=== To do ===
• a. From the news report on Khatami and Iraq, extract the stretch from "Khatami, however, stressed" through "war against Iran." word for word.
• b. In the news report on Khatami and Iraq, what position has Tehran adopted toward the crisis?
• c. For each statement, say whether it agrees with the news report on Khatami and Iraq. Answer yes or no, and quote the words from the report that decide it.
(i) Khatami said that Iran's opposition to an attack on Iraq means Iran supports Saddam's regime.
(ii) Iran has held no diplomatic relations with the US since the 1979 Islamic Revolution.
(iii) Khatami said that the fate of Iraq must be determined by its own people.

=== Quoted passage ===
————

Tehran, March 7, IRNA -- President Mohammad Khatami here Thursday hoped that Iraq's disarmament would be a precursor to the disarmament of Israel as he reiterated Iran's opposition to a probable US-led attack on Baghdad despite Tehran's grievance against the regime of Saddam Hussein.
"We have a cause for complaint against Saddam's regime and the hearts of the Iranian nation will never become soft with that regime," he said in a function to commemorate a group of Iranian troops, killed during the Iraqi-imposed war of 1980-1988.
Khatami, however, stressed that "despite all the damage inflicted by this neighboring country (Iraq) on us, we are opposed to an attack or any military action against Iraq".
"Our opposition to attack Iraq does not mean (we) support the regime of Saddam," he said further.
The Iranian president also lashed out at certain western countries for selling the chemical and germ weapons technology to Iraq during its war against Iran.
"How come nobody opposed when Saddam used chemical bombs against us and now those, who used to equip Iraq with weapons of mass destruction, are talking about the Iraqi disarmament," Khatami said.
The president pointed to widespread opposition, "not only in Islamic countries but in Europe and America itself", to war and "creation of terror".
The fate of Iraq must be determined by its own people, Khatami said, adding "today, even those, who are close to America, prefer a peaceful solution of the crisis to a military action".
Tehran, despite being a staunch opponent of a military showdown in the Persian Gulf region, has adopted a position of "active neutrality" towards the crisis.
Since the 1979 Islamic Revolution, Iran has held no diplomatic relations with the US which severed its ties with Tehran after the Students Following the Line of Imam stormed the American embassy here and held its staff hostage.

————

=== Records supplied ===
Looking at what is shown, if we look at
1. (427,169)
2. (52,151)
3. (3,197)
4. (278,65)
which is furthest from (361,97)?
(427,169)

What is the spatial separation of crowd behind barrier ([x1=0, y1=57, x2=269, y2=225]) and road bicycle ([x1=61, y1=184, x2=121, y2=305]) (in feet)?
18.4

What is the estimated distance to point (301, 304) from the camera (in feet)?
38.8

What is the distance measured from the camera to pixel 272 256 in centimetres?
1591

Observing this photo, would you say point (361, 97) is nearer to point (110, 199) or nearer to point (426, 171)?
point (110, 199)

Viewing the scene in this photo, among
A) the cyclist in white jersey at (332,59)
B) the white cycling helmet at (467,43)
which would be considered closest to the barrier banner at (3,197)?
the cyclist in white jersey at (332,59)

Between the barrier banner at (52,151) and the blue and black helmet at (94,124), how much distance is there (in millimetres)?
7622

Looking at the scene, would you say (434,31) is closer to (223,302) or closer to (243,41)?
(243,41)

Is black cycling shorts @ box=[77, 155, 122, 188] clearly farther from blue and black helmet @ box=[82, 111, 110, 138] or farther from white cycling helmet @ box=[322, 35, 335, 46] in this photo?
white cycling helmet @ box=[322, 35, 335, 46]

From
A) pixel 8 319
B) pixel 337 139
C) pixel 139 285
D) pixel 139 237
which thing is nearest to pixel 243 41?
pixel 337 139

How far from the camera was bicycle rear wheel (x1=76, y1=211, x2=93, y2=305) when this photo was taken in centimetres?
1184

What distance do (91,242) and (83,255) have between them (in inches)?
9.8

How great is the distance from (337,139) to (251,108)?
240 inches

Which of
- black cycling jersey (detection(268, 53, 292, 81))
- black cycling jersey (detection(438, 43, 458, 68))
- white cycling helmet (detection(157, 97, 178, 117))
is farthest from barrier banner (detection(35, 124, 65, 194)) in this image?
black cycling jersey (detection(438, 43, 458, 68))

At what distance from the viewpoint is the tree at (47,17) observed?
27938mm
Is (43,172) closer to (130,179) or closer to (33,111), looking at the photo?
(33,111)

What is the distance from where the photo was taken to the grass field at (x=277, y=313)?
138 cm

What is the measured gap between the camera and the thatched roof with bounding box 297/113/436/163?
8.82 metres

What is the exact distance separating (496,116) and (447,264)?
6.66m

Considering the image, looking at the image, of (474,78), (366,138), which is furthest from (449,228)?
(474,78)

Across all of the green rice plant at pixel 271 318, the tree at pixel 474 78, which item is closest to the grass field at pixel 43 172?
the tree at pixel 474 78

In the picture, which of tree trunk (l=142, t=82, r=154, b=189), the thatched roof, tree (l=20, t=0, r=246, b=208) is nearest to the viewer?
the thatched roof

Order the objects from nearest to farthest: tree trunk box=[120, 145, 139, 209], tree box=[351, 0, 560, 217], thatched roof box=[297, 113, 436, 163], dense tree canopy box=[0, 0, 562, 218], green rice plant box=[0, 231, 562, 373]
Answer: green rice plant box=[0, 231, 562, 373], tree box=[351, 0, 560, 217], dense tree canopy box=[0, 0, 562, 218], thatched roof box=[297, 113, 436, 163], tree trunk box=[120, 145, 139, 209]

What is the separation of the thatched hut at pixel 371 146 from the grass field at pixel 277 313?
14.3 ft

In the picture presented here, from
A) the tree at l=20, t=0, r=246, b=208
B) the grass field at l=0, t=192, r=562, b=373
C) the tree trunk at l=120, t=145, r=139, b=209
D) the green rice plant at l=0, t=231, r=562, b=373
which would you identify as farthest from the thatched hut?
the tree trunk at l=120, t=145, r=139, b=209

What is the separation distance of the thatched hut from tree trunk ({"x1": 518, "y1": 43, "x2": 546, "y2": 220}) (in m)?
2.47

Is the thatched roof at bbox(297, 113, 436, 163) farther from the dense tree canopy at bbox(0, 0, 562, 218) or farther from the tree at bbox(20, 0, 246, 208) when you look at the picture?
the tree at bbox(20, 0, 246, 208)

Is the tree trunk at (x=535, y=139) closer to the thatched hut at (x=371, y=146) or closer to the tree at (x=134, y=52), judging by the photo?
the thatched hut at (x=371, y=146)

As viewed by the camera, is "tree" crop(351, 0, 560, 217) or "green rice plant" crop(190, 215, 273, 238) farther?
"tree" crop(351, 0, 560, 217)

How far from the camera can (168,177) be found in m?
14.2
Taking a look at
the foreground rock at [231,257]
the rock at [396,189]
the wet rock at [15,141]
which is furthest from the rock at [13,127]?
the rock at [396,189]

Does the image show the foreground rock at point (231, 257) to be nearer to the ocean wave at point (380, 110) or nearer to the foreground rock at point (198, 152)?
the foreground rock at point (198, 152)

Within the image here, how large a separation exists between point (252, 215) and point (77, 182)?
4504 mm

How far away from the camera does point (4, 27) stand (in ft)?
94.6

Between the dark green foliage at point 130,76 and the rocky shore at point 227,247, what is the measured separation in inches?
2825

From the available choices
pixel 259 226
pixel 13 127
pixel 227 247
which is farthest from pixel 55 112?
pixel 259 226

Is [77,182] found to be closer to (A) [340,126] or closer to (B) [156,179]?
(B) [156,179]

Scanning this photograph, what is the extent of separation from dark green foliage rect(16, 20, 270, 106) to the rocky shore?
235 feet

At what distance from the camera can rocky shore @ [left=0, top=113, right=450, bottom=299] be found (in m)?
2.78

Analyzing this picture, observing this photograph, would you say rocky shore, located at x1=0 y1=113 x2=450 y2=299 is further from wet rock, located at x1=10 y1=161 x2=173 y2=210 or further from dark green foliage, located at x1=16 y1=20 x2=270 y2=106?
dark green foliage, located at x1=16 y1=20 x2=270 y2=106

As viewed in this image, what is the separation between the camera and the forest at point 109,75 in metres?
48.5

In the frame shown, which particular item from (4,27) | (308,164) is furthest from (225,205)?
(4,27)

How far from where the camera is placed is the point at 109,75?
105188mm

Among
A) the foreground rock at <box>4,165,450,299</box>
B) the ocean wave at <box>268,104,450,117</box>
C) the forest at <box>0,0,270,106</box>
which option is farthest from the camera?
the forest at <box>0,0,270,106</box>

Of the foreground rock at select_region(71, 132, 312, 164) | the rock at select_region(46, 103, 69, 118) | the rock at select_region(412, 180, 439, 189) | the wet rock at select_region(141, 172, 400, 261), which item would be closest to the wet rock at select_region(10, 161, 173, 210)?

————

=== Answers by item number ===
• a.
Khatami, however, stressed that "despite all the damage inflicted by this neighboring country (Iraq) on us, we are opposed to an attack or any military action against Iraq".
"Our opposition to attack Iraq does not mean (we) support the regime of Saddam," he said further.
The Iranian president also lashed out at certain western countries for selling the chemical and germ weapons technology to Iraq during its war against Iran.

• b. A position of "active neutrality."

• c.
(i) No: "Our opposition to attack Iraq does not mean (we) support the regime of Saddam"
(ii) Yes: "Since the 1979 Islamic Revolution, Iran has held no diplomatic relations with the US"
(iii) Yes: "The fate of Iraq must be determined by its own people"